Miller-Dieker syndrome. Detection of a cryptic chromosome translocation using in situ hybridization in a family with multiple affected offspring.

Objective: To describe a family in whom fluorescence in situ hybridization allowed for accurate diagnosis of Miller-Dieker syndrome in an at-risk pregnancy and determination of parental carrier status.

Design: Retrospective case analysis and application of a new molecular tool to evaluate the family.

Setting: Health maintenance organization. The family was followed up by the Departments of Medical Genetics, Pediatrics, and Obstetrics and Gynecology, Kaiser Permanente Medical Center, Panorama City, Calif.

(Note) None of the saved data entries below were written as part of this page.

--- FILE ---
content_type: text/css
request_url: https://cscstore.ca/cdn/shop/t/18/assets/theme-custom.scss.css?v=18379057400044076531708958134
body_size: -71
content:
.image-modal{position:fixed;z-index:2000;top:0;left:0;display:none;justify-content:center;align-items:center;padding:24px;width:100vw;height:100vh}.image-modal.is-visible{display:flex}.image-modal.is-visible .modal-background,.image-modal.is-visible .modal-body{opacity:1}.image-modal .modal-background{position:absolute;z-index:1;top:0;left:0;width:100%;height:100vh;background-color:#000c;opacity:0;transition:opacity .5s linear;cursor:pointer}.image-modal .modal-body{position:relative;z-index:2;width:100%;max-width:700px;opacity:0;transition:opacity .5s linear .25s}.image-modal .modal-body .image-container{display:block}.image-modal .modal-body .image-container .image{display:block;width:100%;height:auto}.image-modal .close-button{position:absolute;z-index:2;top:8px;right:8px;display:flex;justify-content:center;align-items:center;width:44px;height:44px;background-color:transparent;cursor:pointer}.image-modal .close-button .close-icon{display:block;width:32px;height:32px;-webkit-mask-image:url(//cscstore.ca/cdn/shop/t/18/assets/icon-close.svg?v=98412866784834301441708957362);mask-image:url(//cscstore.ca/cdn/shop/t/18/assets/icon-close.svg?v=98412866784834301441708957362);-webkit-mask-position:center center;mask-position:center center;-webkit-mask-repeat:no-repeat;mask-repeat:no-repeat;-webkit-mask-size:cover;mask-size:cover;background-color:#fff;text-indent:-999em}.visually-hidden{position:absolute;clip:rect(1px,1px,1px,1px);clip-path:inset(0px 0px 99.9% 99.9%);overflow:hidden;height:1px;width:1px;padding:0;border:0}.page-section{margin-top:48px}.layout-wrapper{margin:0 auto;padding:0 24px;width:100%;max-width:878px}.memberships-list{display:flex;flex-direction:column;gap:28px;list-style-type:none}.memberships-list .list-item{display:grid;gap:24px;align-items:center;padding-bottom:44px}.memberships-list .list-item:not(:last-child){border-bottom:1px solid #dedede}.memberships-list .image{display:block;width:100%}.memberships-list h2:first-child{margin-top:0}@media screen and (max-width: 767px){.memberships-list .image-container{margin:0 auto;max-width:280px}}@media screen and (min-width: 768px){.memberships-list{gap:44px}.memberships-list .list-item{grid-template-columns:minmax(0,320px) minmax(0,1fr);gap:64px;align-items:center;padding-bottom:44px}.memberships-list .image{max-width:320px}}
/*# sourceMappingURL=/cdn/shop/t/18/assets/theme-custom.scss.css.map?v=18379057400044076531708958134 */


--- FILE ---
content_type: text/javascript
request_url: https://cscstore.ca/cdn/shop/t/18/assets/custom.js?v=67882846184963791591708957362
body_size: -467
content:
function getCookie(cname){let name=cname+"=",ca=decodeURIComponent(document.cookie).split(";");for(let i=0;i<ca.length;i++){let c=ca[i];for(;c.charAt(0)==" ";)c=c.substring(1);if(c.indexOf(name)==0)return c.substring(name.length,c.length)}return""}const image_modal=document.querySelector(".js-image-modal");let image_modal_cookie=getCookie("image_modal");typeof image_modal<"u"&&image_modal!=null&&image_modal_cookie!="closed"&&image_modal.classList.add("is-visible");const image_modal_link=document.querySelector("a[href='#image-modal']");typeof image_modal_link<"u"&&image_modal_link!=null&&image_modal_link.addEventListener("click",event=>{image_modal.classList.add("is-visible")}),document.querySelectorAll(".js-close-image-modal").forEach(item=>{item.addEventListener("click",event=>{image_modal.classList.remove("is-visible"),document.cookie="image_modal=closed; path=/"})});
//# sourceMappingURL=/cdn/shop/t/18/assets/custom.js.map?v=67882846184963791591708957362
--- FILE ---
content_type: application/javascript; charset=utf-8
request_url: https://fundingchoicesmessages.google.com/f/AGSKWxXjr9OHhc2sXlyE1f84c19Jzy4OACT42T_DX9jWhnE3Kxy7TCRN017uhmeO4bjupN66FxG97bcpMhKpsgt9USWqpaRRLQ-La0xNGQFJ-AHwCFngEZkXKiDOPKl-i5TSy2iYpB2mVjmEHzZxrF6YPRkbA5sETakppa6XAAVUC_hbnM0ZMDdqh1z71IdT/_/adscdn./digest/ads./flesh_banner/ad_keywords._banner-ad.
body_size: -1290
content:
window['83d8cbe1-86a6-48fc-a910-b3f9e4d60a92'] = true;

Participants: Members of a single family.

Interventions: Clinical evaluation and neuroimaging studies of the proband. Prenatal diagnosis via ultrasonography and amniocentesis. Chromosomal evaluation of the couple and their offspring. In situ hybridization studies in both parents and an affected fetus.

Measurements/main results: We describe a family in whom fluorescence in situ hybridization detected a submicroscopic deletion of the Miller-Dieker syndrome critical region 17p13.3 arising from a cryptic translocation in one of the parents. The proband was determined at birth owing to the presence of multiple congenital anomalies, including low birth weight, microcephaly, agenesis of the corpus callosum, lissencephaly, cerebral atrophy, unilateral ptosis, polydactyly, and omphalocele. High-resolution chromosome-banding analysis findings were normal in the parents and proband, who died at age 4 years. There were four subsequent pregnancies: two ended in first-trimester spontaneous abortion, and in the other two, large omphaloceles were detected in fetuses at 15 and 13 weeks' gestation. Both pregnancies were terminated. Fluorescence in situ hybridization probes for 17p13.3 had become available before the most recent pregnancy and were used to study parental and fetal cells. As a result, a balanced cryptic translocation between chromosome 17 and chromosome 19 was identified in the father: 46,XY,t(17;19)(p13.3q13.33). An unbalanced form of the translocation, involving a deletion of 17p13.3, was detected with fluorescence in situ hybridization in the fetus. This finding was in accordance with a clinical diagnosis of Miller-Dieker syndrome.

Conclusions: Molecular cytogenetic technology should be used in cases of suspected Miller-Dieker syndrome when high-resolution cytogenetic analysis fails to detect del(17) (p13.3). Positive findings should be followed up with parental studies. In addition, omphalocele should be included among the list of malformations that make up the Miller-Dieker syndrome.